------ EXERCISE MATERIAL
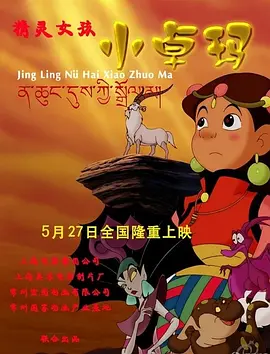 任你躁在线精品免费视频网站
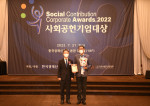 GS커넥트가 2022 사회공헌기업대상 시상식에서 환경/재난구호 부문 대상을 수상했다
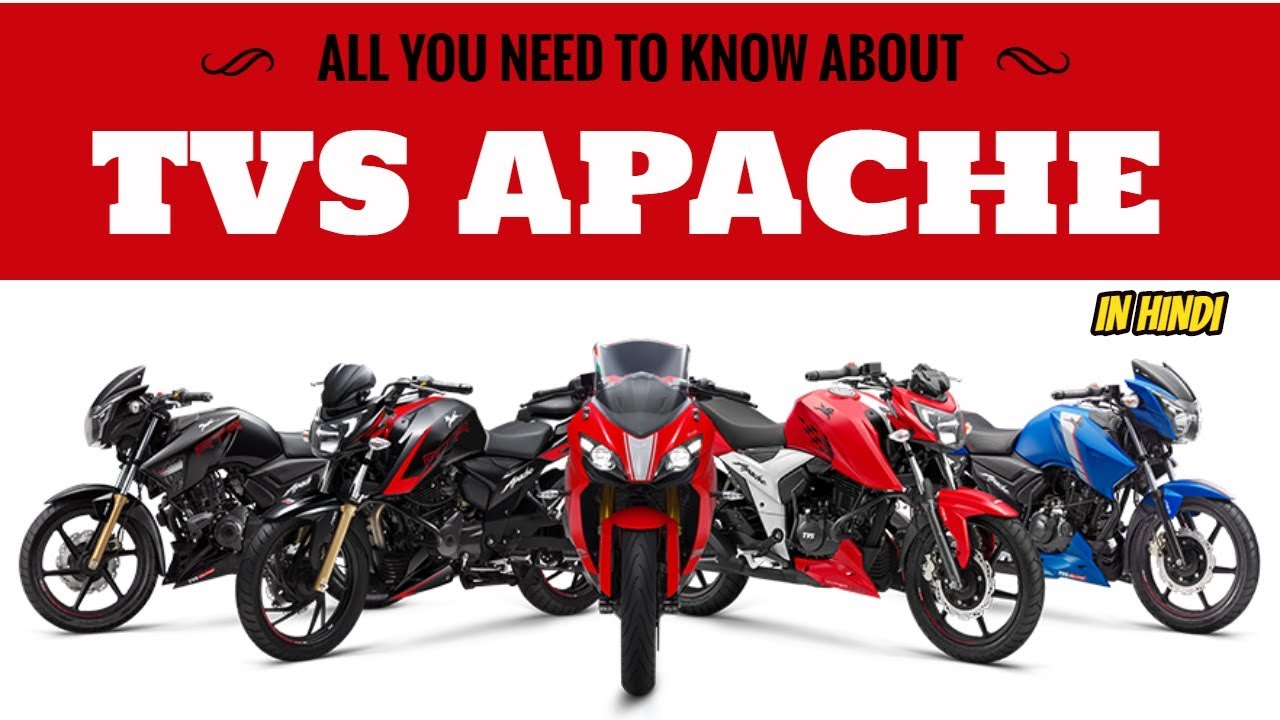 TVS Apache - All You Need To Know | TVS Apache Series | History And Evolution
------------
------ EXERCISE MATERIAL
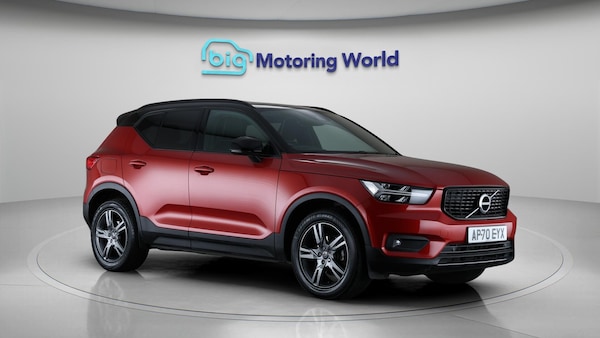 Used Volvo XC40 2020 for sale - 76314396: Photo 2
------------
TASK ITEM: Each line above that falls between the line with "任你躁在线精品免费视频网站" and the line with "TVS Apache - All" should be printed exactly, together with those two lines, but the pictures should not.

SOLUTION FOR THIS TASK:
 任你躁在线精品免费视频网站
 GS커넥트가 2022 사회공헌기업대상 시상식에서 환경/재난구호 부문 대상을 수상했다
 TVS Apache - All You Need To Know | TVS Apache Series | History And Evolution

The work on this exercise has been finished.